Passage shown =>

DatanestDigital

Posted on Mar 23 • Originally published at datanest-stores.pages.dev

Azure Data Factory Integration Templates: ADF-to-Databricks Integration Patterns

#databricks #sql #azure #dataengineering

ADF-to-Databricks Integration Patterns

Datanest Digital — datanest.dev

Overview

This guide covers production patterns for orchestrating Databricks notebooks from Azure Data Factory. It addresses cluster strategy, parameter passing, error handling, medallion architecture orchestration, and operational considerations.

1. Linked Service Authentication Patterns

Managed Identity (Recommended)

Managed identity is the most secure approach — no tokens or credentials to manage.

{
  "type": "AzureDatabricks",
  "typeProperties": {
    "domain": "https://adb-<id>.azuredatabricks.net",
    "authentication": "MSI",
    "workspaceResourceId": "/subscriptions/<sub>/resourceGroups/<rg>/providers/Microsoft.Databricks/workspaces/<ws>"
  }
}

Requirements:

ADF managed identity must have Contributor role on the Databricks workspace
The workspace must have Unity Catalog or legacy ACLs configured for the service principal

Access Token via Key Vault

For environments where MSI is not supported (e.g., cross-tenant):

{
  "type": "AzureDatabricks",
  "typeProperties": {
    "domain": "https://adb-<id>.azuredatabricks.net",
    "accessToken": {
      "type": "AzureKeyVaultSecret",
      "store": { "referenceName": "LS_AzureKeyVault" },
      "secretName": "databricks-access-token"

Data section =>
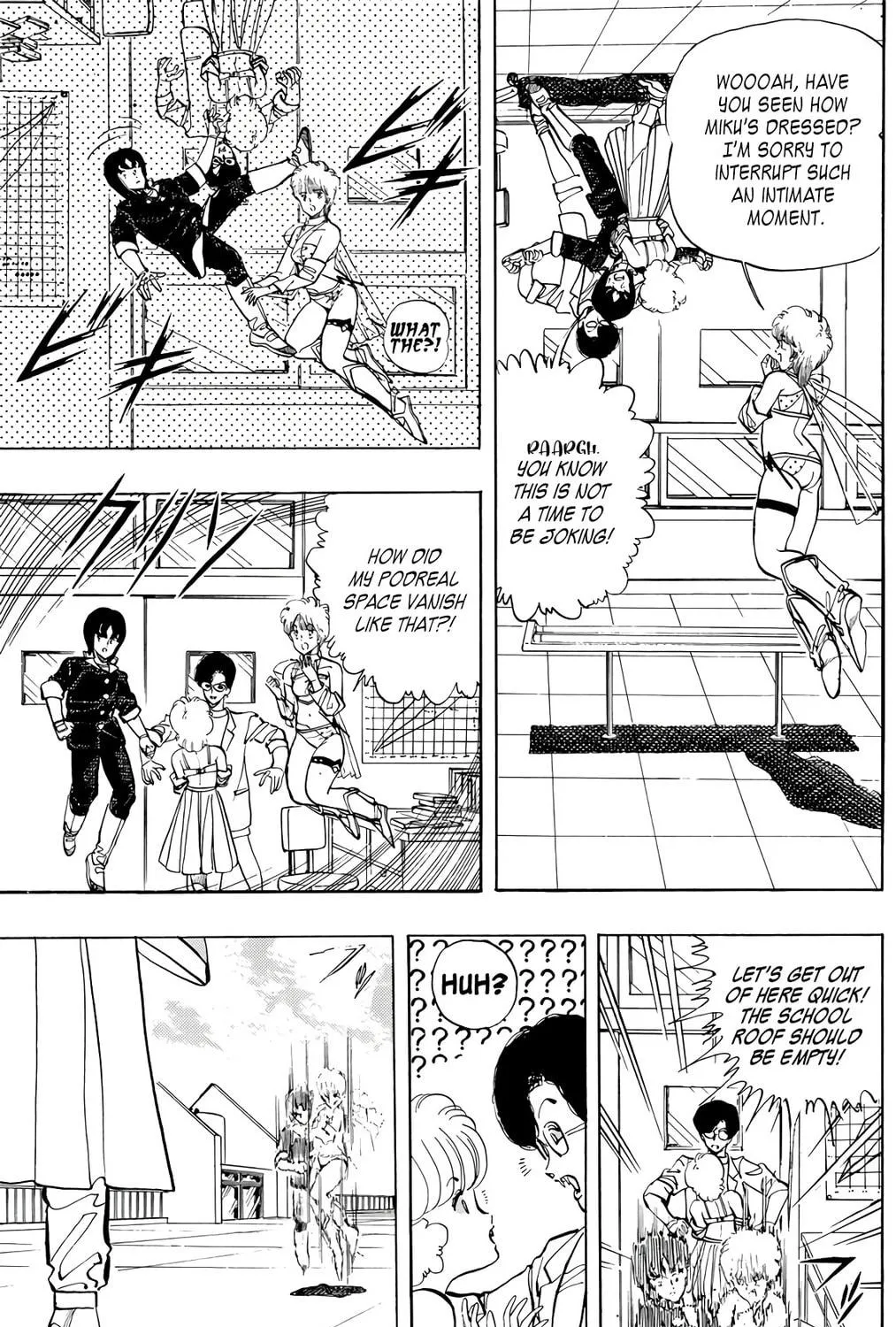 Read Wingman chapter 70 image 64 on Lezhin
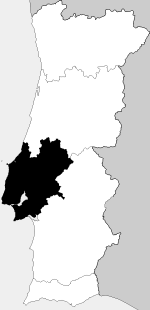 Región de Lisboa e Vale do Tejo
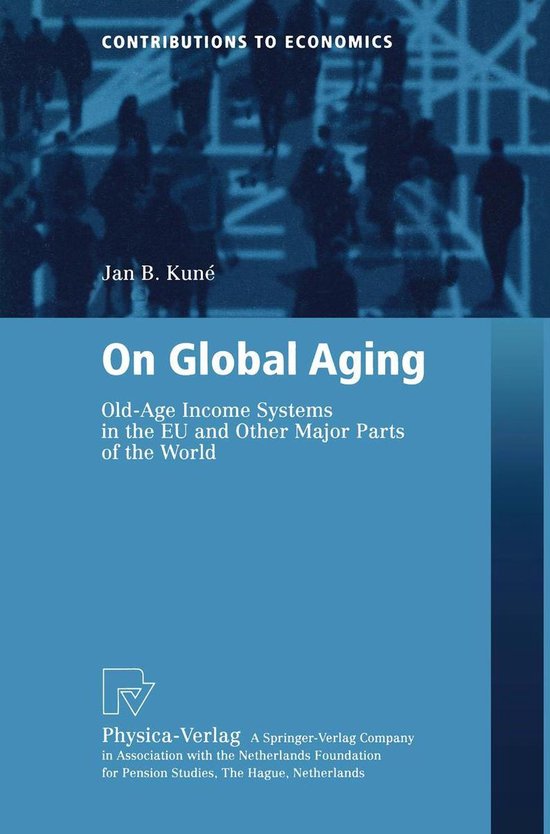 Economics and Finance (R0) - On Global Aging - cover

Problem 1 =>
Answer briefly from the ADF-to-Databricks guide:
(a) Which authentication approach does it call the most secure?
(b) What role must the ADF managed identity have on the Databricks workspace?
(c) What example does it give of an environment where MSI is not supported?
Problem 2 => Repeat everything in the ADF-to-Databricks guide from "Posted on Mar" down to "and operational considerations.".

Problem solution 1 =>
(a) Managed identity
(b) Contributor
(c) Cross-tenant

Problem solution 2 =>
Posted on Mar 23 • Originally published at datanest-stores.pages.dev

Azure Data Factory Integration Templates: ADF-to-Databricks Integration Patterns

#databricks #sql #azure #dataengineering

ADF-to-Databricks Integration Patterns

Datanest Digital — datanest.dev

Overview

This guide covers production patterns for orchestrating Databricks notebooks from Azure Data Factory. It addresses cluster strategy, parameter passing, error handling, medallion architecture orchestration, and operational considerations.